Versorgung gestalten in vulnerablen Lebenslagen

Tectum, Baden-Baden, 2023, 196 Seiten, 39,00 €, ISBN 978-3-8288-4914-3 In: Young academics – Pflegewissenschaft, Band 3 

Community Health Nursing (CHN) ist ein international etablierter Ansatz der Gesundheitsversorgung, der in Deutschland bisher noch nicht aufgebaut wurde. Die Aufgaben von akademisch qualifizierten Community Health Nurses (CHNs) liegen in der gesundheitlichen Primärversorgung, in der kommunalen Daseinsvorsorge, im öffentlichen Gesundheitsdienst sowie in der ambulanten Pflege.
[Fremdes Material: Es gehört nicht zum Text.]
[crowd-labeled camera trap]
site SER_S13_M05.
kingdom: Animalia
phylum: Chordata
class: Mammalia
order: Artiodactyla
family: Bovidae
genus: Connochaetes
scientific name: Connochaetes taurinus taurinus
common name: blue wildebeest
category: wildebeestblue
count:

Auf Basis des Praxisprojektes „Gut leben und alt werden in der Stadt Amöneburg“ ist Elena Zarges in der vorliegenden Masterarbeit der zentralen Forschungsfrage „Welche Herausforderungen können sich für ein erweitertes pflegerisches Rollenbild im ländlichen kommunalen Sozialraum im Kontext von Community Health ergeben?“ explorativ nachgegangen.

Elena Zarges ist Gesundheits- und Krankenpflegerin, Pflegewissenschaftlerin sowie Community Health Nurse. Sie ist freiberuflich im Kontext „Gesundheit und Pflege in der Kommune“ tätig.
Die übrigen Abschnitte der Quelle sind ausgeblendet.